AIM.
Copy the records below exactly, starting at the line containing "How far removed" and continuing through the last line of the records, including both.

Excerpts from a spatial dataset
-----

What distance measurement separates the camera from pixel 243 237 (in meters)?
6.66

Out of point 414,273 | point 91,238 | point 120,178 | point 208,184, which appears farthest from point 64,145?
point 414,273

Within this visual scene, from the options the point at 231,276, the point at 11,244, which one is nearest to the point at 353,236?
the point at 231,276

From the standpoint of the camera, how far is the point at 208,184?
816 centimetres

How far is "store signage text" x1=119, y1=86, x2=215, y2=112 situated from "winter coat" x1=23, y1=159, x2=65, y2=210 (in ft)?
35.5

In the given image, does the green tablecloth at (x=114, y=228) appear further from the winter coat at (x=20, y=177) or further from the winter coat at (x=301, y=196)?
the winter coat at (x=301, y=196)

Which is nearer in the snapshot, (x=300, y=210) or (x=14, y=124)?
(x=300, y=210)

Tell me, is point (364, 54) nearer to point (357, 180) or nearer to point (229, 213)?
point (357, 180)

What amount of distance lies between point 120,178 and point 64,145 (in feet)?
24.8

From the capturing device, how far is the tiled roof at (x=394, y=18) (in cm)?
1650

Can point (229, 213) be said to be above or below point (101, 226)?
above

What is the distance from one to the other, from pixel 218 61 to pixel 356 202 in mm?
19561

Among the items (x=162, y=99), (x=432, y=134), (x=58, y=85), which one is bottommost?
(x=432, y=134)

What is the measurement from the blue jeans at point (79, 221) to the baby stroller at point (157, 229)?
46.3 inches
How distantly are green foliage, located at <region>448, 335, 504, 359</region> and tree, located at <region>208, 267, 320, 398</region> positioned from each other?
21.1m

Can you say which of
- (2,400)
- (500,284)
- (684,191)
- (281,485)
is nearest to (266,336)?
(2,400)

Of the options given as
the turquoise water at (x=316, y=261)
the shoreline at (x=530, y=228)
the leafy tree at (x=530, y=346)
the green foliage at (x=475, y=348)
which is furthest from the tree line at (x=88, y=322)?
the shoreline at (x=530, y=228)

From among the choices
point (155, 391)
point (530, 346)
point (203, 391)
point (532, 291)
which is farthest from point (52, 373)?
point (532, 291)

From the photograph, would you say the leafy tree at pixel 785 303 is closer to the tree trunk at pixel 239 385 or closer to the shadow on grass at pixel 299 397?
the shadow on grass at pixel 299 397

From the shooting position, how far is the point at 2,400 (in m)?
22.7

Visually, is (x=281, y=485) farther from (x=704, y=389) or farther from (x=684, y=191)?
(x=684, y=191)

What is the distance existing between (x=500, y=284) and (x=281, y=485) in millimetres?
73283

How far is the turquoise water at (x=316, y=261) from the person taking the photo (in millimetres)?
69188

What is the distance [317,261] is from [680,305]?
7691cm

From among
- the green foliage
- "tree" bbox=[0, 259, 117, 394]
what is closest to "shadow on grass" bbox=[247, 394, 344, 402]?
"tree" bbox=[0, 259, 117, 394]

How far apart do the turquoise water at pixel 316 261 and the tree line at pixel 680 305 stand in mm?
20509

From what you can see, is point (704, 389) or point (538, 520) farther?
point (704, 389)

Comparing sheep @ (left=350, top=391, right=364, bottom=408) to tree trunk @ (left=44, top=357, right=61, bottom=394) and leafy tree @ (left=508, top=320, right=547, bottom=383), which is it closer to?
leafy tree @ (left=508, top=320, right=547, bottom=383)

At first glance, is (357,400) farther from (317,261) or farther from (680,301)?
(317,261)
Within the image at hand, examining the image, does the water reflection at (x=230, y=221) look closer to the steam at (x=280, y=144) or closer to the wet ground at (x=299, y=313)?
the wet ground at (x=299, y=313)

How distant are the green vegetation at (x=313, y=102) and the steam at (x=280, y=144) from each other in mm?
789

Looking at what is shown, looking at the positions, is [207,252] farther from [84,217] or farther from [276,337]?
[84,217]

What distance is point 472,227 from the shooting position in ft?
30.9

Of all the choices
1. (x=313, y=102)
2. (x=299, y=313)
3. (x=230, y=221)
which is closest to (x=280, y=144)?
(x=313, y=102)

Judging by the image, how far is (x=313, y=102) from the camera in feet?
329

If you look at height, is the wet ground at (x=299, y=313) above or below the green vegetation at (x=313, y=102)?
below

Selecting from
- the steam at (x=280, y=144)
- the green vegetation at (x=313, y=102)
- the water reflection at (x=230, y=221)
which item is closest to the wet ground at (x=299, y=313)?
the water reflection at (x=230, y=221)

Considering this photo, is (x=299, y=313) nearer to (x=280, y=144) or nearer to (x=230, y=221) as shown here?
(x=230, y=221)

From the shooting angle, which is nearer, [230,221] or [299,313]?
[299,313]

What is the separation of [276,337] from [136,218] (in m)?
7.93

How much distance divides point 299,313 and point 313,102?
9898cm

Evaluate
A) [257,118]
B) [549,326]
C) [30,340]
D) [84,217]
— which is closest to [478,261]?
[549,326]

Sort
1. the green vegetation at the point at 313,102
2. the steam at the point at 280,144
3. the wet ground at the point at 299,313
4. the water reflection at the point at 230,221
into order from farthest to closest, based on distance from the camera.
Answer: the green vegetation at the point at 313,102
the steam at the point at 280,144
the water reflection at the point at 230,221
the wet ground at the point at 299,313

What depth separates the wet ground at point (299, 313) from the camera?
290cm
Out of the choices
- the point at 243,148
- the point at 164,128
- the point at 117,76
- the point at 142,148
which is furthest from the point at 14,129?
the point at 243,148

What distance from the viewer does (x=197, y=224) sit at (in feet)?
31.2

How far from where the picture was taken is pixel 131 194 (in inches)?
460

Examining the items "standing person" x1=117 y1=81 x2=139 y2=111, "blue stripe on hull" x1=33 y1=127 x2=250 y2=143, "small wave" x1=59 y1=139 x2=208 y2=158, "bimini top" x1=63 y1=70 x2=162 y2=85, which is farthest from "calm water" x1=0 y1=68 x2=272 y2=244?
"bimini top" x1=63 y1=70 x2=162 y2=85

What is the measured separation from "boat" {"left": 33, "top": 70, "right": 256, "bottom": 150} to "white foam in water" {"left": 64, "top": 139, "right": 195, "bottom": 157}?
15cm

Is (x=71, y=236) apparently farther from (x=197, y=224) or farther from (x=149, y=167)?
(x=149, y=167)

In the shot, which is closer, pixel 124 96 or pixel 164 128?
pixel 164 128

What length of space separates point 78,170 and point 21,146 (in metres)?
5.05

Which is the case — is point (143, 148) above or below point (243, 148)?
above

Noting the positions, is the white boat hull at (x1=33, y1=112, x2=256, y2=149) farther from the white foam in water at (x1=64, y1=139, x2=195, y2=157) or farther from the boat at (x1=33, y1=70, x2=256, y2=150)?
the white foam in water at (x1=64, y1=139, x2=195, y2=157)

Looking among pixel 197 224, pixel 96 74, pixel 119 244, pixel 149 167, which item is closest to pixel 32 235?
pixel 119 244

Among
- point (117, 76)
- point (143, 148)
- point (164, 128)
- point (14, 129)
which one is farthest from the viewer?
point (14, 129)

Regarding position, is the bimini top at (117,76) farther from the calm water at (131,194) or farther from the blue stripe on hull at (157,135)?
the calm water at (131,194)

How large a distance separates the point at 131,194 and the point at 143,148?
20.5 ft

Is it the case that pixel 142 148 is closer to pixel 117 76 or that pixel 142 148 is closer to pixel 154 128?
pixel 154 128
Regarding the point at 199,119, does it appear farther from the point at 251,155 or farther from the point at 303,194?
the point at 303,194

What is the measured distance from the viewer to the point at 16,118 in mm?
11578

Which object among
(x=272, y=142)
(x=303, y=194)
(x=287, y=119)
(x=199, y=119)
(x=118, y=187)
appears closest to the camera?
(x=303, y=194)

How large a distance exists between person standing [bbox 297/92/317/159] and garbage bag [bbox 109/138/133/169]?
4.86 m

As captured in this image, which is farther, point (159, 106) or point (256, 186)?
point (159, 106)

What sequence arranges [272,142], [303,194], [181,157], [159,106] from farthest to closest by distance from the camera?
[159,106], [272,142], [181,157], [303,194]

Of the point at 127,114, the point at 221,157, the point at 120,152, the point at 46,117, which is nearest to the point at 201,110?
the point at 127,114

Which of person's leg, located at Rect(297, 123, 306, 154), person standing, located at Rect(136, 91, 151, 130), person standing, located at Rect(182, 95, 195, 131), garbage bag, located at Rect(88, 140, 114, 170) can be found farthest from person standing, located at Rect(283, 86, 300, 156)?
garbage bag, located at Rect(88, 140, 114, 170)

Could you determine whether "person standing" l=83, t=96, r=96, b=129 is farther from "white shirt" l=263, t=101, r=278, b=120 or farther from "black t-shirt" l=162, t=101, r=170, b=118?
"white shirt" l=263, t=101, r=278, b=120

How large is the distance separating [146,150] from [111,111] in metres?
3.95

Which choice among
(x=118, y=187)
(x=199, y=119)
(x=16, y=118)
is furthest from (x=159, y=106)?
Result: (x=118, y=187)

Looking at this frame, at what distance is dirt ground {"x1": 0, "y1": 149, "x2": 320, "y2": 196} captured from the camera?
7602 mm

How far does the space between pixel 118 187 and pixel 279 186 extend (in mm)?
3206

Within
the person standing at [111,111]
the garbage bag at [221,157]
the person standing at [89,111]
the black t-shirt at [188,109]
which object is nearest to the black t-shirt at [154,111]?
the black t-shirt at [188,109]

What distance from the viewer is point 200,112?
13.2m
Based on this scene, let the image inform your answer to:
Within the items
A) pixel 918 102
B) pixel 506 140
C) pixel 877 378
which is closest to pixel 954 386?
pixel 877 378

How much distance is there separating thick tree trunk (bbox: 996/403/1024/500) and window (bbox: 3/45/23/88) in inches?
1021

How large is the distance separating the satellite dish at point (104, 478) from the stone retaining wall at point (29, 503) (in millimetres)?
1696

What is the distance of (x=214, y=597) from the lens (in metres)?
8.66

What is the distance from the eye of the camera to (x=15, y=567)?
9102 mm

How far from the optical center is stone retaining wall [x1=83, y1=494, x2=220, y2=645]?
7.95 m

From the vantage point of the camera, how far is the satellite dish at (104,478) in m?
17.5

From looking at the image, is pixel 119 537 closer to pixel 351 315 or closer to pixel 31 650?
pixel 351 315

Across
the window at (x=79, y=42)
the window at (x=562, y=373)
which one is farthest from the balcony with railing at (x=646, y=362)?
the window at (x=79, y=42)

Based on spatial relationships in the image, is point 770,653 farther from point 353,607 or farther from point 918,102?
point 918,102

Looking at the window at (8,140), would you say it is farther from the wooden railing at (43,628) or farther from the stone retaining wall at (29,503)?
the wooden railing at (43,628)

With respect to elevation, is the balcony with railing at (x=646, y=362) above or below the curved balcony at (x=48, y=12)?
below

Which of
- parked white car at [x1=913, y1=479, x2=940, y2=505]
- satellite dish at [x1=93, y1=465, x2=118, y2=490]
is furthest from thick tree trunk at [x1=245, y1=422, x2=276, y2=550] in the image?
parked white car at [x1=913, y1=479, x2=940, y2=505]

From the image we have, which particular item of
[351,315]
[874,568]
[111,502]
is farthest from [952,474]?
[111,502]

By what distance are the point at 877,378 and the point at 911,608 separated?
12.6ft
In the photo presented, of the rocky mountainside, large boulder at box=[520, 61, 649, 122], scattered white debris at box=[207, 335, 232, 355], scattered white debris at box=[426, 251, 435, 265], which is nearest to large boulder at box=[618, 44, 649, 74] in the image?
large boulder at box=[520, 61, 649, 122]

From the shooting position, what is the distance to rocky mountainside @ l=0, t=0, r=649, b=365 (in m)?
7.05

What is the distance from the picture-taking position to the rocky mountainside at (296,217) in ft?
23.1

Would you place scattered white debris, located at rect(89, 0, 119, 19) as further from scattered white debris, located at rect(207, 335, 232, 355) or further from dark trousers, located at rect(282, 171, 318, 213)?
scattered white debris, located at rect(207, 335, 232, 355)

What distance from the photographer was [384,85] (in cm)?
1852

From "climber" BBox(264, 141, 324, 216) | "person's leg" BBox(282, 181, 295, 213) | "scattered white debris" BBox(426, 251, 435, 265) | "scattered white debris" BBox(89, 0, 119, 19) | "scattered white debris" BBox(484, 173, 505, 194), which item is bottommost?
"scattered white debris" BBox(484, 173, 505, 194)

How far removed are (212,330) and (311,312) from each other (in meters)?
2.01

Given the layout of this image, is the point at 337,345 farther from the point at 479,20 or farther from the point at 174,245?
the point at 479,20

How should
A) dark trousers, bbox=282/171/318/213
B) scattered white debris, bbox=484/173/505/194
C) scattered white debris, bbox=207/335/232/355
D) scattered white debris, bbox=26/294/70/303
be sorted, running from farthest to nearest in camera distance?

-----

RESPONSE.
How far removed are (212,330) and (311,312) from each other (in meters)?
2.01

Given the layout of this image, is the point at 337,345 farther from the point at 479,20 or farther from the point at 174,245?
the point at 479,20

How should
A) dark trousers, bbox=282/171/318/213
B) scattered white debris, bbox=484/173/505/194
C) scattered white debris, bbox=207/335/232/355
D) scattered white debris, bbox=26/294/70/303
be sorted, running from farthest to nearest in camera distance?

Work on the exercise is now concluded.